● **EXERCISE REQUIREMENTS**: Return nothing but the lines from the line containing "Out of white" through the last line of the records, reproduced exactly.

● **SOURCE DATA**:
########################################

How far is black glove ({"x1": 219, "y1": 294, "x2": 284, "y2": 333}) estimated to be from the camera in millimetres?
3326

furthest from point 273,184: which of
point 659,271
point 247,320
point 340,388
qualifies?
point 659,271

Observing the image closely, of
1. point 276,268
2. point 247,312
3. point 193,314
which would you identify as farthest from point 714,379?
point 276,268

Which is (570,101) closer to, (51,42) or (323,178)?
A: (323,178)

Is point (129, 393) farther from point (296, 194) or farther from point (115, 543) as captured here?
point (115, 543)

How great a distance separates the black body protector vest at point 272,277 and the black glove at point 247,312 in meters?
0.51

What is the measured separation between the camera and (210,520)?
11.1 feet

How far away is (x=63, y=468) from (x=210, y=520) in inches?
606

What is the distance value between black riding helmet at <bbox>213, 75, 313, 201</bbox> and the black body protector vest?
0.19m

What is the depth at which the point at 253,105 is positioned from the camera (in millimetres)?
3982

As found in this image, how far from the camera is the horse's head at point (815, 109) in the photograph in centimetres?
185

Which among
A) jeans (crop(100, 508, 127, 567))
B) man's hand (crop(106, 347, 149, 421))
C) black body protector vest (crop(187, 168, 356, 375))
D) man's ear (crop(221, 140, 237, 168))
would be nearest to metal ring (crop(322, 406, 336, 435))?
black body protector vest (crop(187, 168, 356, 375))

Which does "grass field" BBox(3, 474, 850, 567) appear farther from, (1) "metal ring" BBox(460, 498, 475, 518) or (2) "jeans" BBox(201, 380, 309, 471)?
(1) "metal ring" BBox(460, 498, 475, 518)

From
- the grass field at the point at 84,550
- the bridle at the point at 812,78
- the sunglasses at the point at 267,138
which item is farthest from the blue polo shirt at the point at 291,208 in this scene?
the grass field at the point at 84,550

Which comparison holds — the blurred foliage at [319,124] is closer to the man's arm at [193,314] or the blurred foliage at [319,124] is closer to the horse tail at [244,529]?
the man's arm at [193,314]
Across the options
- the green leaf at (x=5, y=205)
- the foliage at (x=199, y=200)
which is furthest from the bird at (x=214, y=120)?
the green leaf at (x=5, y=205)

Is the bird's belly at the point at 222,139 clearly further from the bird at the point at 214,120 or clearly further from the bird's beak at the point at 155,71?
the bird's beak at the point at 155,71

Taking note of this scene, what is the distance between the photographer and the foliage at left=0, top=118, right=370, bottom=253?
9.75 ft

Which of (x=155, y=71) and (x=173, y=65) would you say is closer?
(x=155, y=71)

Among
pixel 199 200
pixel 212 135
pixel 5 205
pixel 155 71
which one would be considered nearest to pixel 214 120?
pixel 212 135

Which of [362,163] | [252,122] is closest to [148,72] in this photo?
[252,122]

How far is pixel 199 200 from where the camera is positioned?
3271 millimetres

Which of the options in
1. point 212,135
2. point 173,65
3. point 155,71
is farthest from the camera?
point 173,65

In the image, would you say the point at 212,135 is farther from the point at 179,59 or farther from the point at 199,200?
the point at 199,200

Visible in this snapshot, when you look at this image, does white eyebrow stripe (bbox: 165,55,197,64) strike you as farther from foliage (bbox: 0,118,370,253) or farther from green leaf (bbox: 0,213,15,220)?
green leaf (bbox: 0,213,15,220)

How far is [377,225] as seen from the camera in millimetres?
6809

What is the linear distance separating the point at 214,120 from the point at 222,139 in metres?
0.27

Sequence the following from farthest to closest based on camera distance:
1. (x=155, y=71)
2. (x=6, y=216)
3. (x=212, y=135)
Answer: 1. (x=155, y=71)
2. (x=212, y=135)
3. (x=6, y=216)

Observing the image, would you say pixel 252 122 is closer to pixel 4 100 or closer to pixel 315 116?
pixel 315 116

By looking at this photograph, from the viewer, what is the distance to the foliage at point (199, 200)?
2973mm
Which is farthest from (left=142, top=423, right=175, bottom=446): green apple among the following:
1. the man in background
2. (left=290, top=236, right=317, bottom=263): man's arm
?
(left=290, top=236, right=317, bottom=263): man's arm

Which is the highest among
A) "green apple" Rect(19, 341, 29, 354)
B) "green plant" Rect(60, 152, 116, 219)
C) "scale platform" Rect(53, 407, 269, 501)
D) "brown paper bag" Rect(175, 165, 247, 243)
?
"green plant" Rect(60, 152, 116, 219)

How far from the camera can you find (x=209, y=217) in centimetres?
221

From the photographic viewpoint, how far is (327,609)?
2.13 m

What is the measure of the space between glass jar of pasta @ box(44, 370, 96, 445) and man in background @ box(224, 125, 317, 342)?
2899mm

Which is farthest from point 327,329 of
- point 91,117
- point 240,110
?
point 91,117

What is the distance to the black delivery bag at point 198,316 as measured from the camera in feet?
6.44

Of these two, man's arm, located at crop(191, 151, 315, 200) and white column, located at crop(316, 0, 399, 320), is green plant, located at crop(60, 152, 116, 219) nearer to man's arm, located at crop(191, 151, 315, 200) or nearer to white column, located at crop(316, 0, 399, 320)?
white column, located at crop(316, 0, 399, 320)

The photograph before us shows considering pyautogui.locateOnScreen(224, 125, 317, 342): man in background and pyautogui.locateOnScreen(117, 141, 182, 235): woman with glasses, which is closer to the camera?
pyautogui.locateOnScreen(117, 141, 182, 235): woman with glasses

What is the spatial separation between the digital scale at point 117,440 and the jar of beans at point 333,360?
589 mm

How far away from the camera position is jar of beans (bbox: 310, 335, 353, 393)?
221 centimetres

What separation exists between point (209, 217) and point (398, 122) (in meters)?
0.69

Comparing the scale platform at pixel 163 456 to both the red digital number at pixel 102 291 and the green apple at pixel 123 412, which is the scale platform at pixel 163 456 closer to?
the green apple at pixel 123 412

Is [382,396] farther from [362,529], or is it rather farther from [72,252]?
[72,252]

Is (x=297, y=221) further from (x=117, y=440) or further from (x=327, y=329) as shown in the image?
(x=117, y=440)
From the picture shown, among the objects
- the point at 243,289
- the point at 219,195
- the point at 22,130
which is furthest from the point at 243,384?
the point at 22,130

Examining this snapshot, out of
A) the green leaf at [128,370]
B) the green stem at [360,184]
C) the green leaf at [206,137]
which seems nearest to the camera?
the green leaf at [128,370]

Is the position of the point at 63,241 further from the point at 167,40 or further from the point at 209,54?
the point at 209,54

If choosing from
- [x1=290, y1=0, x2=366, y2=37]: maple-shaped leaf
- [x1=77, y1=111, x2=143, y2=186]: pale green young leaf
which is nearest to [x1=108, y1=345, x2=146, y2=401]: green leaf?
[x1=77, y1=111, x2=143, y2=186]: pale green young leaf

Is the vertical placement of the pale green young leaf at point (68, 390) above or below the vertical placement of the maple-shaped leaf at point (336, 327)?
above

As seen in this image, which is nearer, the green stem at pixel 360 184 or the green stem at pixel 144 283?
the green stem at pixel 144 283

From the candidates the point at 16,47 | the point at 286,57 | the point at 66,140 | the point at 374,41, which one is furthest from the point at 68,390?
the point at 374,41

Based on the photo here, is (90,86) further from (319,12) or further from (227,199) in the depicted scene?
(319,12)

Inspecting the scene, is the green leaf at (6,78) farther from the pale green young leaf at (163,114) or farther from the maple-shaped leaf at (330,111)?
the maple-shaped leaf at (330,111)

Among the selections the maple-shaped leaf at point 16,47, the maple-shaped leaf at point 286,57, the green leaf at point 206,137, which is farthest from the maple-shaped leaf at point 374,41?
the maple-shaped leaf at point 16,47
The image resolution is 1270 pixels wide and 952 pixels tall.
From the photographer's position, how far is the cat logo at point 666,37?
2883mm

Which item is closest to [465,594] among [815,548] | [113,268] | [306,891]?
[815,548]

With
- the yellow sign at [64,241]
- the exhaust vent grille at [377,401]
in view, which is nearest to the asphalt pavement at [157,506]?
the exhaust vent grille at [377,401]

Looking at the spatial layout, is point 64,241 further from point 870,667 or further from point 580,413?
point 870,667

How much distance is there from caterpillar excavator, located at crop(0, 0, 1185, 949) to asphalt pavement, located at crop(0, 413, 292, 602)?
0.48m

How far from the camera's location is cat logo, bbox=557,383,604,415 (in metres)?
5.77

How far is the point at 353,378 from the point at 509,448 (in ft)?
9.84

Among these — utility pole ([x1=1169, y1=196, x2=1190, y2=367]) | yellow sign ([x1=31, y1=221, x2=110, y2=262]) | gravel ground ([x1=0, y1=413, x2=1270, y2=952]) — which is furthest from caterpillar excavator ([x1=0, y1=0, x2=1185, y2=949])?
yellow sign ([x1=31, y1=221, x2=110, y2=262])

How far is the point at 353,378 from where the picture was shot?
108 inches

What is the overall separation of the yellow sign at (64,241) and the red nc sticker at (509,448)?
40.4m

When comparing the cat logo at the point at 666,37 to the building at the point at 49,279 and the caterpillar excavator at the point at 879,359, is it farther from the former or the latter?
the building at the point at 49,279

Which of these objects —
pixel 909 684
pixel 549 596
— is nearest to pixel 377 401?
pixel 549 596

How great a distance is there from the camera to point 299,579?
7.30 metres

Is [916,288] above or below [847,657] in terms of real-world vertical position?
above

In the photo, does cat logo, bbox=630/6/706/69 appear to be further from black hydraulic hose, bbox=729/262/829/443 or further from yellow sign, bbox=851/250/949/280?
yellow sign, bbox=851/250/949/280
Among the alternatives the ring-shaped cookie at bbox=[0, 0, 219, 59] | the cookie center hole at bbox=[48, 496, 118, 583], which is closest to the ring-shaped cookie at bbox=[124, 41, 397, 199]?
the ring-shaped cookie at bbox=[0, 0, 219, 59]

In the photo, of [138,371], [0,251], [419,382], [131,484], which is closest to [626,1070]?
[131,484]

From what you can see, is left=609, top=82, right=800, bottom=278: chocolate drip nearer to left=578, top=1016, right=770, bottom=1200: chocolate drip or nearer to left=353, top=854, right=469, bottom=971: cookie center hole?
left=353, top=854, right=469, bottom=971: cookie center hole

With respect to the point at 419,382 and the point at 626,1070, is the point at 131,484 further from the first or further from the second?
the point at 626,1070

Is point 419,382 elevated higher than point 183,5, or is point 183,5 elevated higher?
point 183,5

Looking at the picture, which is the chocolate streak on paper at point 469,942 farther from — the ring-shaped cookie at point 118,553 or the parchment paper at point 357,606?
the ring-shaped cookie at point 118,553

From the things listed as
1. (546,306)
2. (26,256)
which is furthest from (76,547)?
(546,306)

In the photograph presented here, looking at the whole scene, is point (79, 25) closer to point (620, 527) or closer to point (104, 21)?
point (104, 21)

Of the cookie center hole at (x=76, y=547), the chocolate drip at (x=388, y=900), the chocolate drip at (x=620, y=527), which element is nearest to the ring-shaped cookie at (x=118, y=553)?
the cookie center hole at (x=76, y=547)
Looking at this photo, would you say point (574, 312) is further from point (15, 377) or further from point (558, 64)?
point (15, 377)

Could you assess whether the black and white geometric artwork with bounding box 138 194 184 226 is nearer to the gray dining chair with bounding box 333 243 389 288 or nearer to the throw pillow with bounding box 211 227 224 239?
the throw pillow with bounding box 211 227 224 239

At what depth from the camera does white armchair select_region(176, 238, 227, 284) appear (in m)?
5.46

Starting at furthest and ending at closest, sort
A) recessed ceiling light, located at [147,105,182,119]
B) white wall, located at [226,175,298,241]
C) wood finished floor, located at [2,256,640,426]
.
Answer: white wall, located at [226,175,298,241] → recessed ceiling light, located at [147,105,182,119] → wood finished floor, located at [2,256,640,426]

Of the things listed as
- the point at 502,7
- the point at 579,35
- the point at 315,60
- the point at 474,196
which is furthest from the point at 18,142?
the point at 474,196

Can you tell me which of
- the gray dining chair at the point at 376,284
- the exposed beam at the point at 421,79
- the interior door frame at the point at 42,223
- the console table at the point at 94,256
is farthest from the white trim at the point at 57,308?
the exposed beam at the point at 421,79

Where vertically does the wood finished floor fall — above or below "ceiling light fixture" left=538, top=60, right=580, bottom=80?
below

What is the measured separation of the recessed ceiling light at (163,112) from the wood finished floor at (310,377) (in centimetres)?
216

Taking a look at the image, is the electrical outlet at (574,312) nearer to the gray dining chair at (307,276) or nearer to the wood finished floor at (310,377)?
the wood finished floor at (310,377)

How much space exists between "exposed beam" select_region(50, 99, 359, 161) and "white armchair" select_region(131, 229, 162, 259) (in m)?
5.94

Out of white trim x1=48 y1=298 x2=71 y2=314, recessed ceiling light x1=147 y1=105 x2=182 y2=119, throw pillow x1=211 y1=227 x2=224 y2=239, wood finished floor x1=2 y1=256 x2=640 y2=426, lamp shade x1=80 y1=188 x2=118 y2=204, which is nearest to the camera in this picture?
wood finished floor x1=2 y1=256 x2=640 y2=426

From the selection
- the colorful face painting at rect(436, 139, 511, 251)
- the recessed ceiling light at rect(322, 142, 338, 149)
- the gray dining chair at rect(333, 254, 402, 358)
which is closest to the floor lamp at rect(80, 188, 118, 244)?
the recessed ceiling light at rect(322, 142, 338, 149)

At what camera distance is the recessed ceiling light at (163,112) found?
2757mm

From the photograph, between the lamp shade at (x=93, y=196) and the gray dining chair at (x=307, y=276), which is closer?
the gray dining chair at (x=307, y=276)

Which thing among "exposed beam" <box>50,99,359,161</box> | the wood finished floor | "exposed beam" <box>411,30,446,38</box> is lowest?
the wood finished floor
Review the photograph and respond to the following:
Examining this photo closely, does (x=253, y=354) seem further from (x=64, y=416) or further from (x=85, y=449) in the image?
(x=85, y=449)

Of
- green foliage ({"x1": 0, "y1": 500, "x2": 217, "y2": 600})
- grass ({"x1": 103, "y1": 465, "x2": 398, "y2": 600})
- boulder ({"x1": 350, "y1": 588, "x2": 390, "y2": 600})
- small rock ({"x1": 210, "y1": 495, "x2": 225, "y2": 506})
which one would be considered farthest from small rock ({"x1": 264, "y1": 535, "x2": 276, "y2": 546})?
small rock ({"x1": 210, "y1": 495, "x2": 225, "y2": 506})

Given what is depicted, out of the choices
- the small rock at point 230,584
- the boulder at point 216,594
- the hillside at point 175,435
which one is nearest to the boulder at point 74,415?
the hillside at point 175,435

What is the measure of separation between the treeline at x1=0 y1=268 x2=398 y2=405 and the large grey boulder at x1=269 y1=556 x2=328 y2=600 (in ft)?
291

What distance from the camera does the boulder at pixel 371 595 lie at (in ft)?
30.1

########################################

● **COMPLETE RESPONSE**:
Out of white trim x1=48 y1=298 x2=71 y2=314, recessed ceiling light x1=147 y1=105 x2=182 y2=119, throw pillow x1=211 y1=227 x2=224 y2=239, wood finished floor x1=2 y1=256 x2=640 y2=426, lamp shade x1=80 y1=188 x2=118 y2=204, which is nearest to the camera in this picture?
wood finished floor x1=2 y1=256 x2=640 y2=426

From the selection
- the colorful face painting at rect(436, 139, 511, 251)
- the recessed ceiling light at rect(322, 142, 338, 149)
- the gray dining chair at rect(333, 254, 402, 358)
which is closest to the floor lamp at rect(80, 188, 118, 244)?
the recessed ceiling light at rect(322, 142, 338, 149)

At what camera distance is the recessed ceiling light at (163,112) found?
2757mm

From the photograph, between the lamp shade at (x=93, y=196) and the gray dining chair at (x=307, y=276), which is closer?
the gray dining chair at (x=307, y=276)

Which thing among "exposed beam" <box>50,99,359,161</box> | the wood finished floor | "exposed beam" <box>411,30,446,38</box> is lowest?
the wood finished floor
Review the photograph and respond to the following:
Examining this photo closely, does (x=253, y=354) seem further from (x=64, y=416) or further from (x=85, y=449) in the image?
(x=85, y=449)

Of
- green foliage ({"x1": 0, "y1": 500, "x2": 217, "y2": 600})
- grass ({"x1": 103, "y1": 465, "x2": 398, "y2": 600})
- boulder ({"x1": 350, "y1": 588, "x2": 390, "y2": 600})
- small rock ({"x1": 210, "y1": 495, "x2": 225, "y2": 506})
which one would be considered farthest from small rock ({"x1": 264, "y1": 535, "x2": 276, "y2": 546})?
small rock ({"x1": 210, "y1": 495, "x2": 225, "y2": 506})

Given what is depicted, out of the choices
- the small rock at point 230,584
- the boulder at point 216,594
- the hillside at point 175,435
which one is nearest to the boulder at point 74,415?
the hillside at point 175,435

What is the measure of separation between the treeline at x1=0 y1=268 x2=398 y2=405 and the large grey boulder at x1=269 y1=556 x2=328 y2=600 (in ft)?
291

What distance from the camera does the boulder at pixel 371 595 lie at (in ft)?
30.1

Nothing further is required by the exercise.